Eis o ponto de virada: eles estão morrendo. Ou, pelo menos, alguns deles – o que já me preocupa, pois são poucos. O meu fascínio, a minha admiração começa a implodir, sim, um movimento interno de autodestruição que, dos escombros, eu ainda tento encontrar alguma peça importante para a formação de uma outra – fragmentada, híbrida e esquizofrênica – utopia de horizonte ideal. Por que isto acontece? Overdose capitalista. Estou passando a perceber cada vez mais em seus discursos, atitudes, comportamentos, colocações a influência furiosa desse universo maldito. Não, não me considero completamente alheia ao sistema, tampouco superior aos meus “ídolos”, nem esperava que eles fossem “perfeitos”, mas a dosagem é absurda! A ponto de utilizar a própria cultura e inteligência como meio único e exclusivo de ganhar dinheiro. Não há nenhuma preocupação crítica com a situação da sociedade, muito menos em mudá-la, ou em pensar sobre qualquer coisa que não tenha um fim comercial e/ou pessoal. Digamos, o ápice do utilitarismo e do exibicionismo. Este é um exemplo, eu citaria vários, como o apego inconsciente tão forte a um bem material que se tornou, quase literalmente, uma extensão física do corpo. Ou a deturpação completa de seus preceitos (que a pessoa mesmo considera) éticos e morais para alcançar uma promoção social. Para entrar na onda, eu diria que, como desperdício, é eficientíssimo.

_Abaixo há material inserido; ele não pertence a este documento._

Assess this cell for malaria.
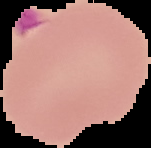
It is parasitized.

Summary:
  - Image type: segmented cell region with the area outside set to black
  - Image size: 151×148 pixels
  - Preparation: thin blood smearAssess this cell for malaria.
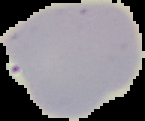

Uninfected.

Summary:
  - Image type: segmented cell region on a black background
  - Preparation: thin blood smear
  - Image size: 145×121 pixelsClassify this cell by malaria status.
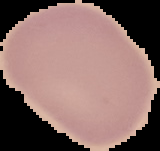
Uninfected.

image type = segmented cell region with the area outside set to black
image size = 160×151 pixels
preparation = thin blood smear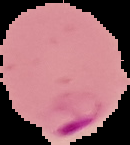

Summary:
  - Malaria status: parasitized
  - Image size: 130×145 pixels
  - Image type: cell region segmented out of the field of view; surrounding area masked to black
  - Preparation: thin blood smear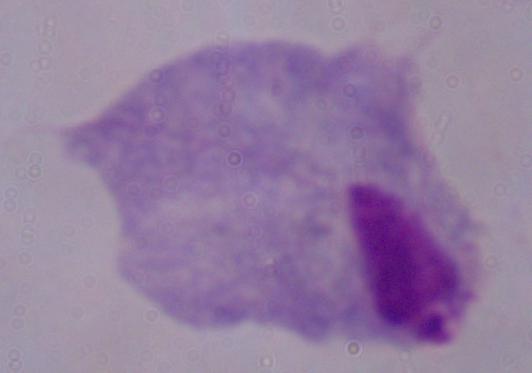
Summary:
  - Magnification: 1000x
  - Modality: micrograph
  - Identification: trichomonadReport the malaria status of this cell.
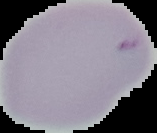
Parasitized.

Image is 157×133 pixels. From a thin blood film. Segmented cell region on a black background.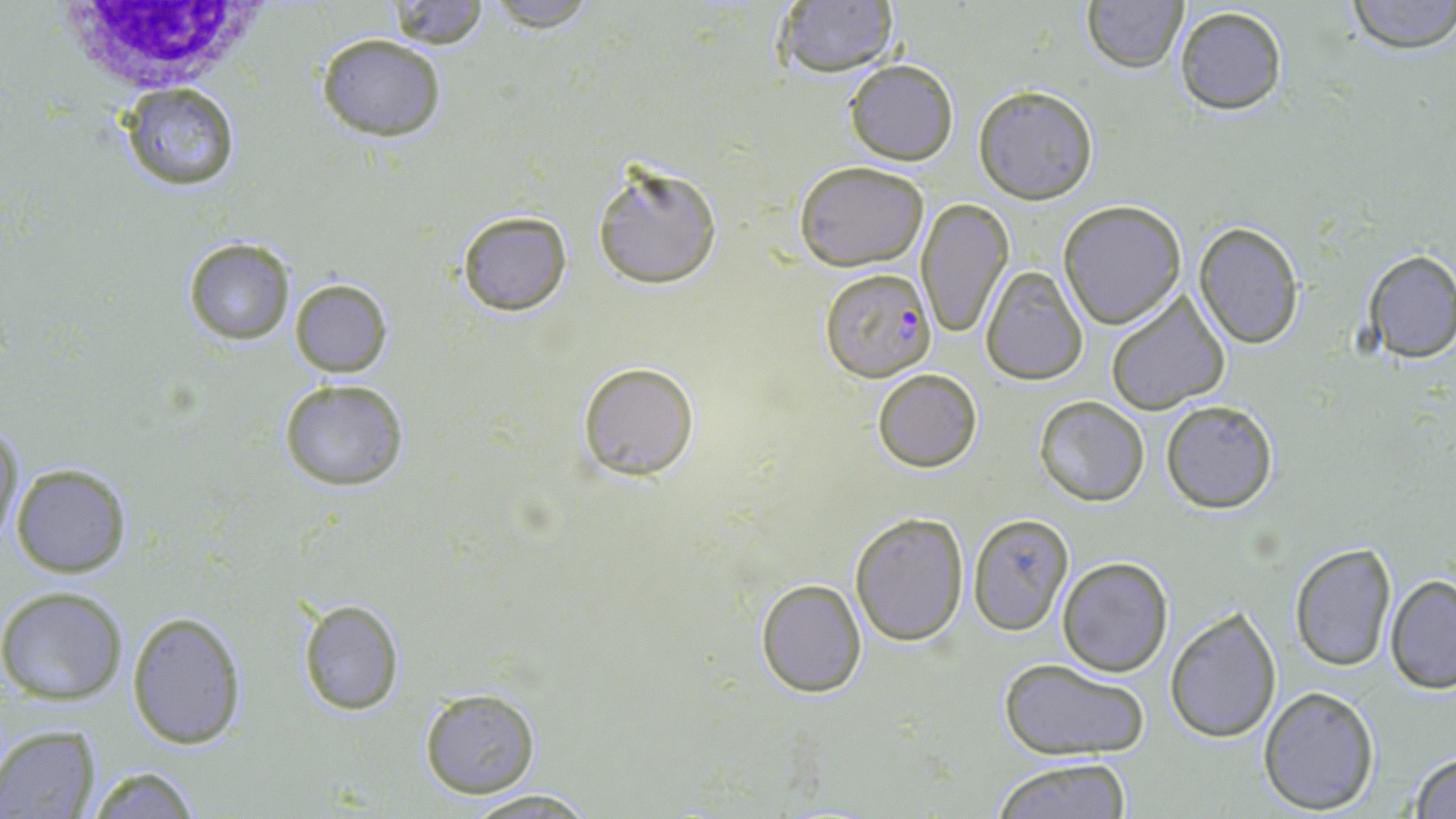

Por outro lado, ainda bem, há os eternos enquanto duram. Aqueles que construíram uma base sólida, coerente e, façam o que fizerem, digam o que disserem, estarão sempre cada vez mais vivos na minha formação e no meu horizonte.
Enquanto isto, no lustre do castelo, descubro novos ídolos que, literalmente, já estão mortos, mas suas idéias são tão vivas quanto os mortos de overdose; e começam a esboçar alguma “anime” no meu gaveteiro mental. Bom, para os que optaram pelo caixão e a vela preta, meus pêsames. Para quem fica, aguardem-me, ainda voltarei. E para os literalmente mortos: ressuscitai-vos, por favor!
5 comentários:
Mas isso já era de se esperar, não? Não é de hoje que o dinheiro passou a ser considerado mais importante que o amor pelo conhecimento. E a situação está piorando. O consumismo cresce cada vez mais. As pessoas trabalham e trabalham para obter coisas que não precisam, não tem mais tempo para refletir, para observar, para pensar. Nesse contexto, é natural que o conhecimento se torne apenas mais um produto. Pessoas compram conhecimento (ou acham que compram-no) em faculdades fazem conhecimento (ou fazem as outras pensar que é conhecimento) apenas para ganhar dinheiro, para aumentar seu poder de consumo e continuar o ciclo. Natural portanto, que a maioria dos seus ídolos esteja no passado, na época em que as pessoas pensavam por prazer. Mas nem tudo está perdido, afinal, ainda existem pessoas que pensam como você :)
Desculpe minha viagem nesse comentário, acabei me empolgando. Espero não ter falado muita besteira :p
É,Antonio, tudo corrompido, concordo contigo. Obrigada pelo elogio "gente que pensa", mas também tenho muito fardo destes valores e ainda falta-me muita autonomia para chegar sequer (intelectualmente) perto dos meus "heróis mortos de overdose" chegaram (daí minha posição de "fã", pq, afinal, nem todos os fãs do Ronaldinho, quando o criticam, jogam tão bem quanto ele -- se bobear, nem sabem jogar futebol). No mais, a crise de overdose é mais da minha visão em relação a eles, pq, já que os adotei, é pq eles diziam ser radicalmente contra isto e... bem... já foi explicado. É mais uma decepção de fã.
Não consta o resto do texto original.